▶ EXERCISE DIRECTIONS: Reprint every entry, character for character.

▶ RECORDS FOR PROCESSING:
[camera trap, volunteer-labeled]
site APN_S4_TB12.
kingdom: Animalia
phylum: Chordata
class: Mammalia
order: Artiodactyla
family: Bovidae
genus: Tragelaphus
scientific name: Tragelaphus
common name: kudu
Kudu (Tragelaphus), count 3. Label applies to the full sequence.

▶ RESULT OF THE TASK:
[camera trap, volunteer-labeled]
site APN_S4_TB12.
kingdom: Animalia
phylum: Chordata
class: Mammalia
order: Artiodactyla
family: Bovidae
genus: Tragelaphus
scientific name: Tragelaphus
common name: kudu
Kudu (Tragelaphus), count 3. Label applies to the full sequence.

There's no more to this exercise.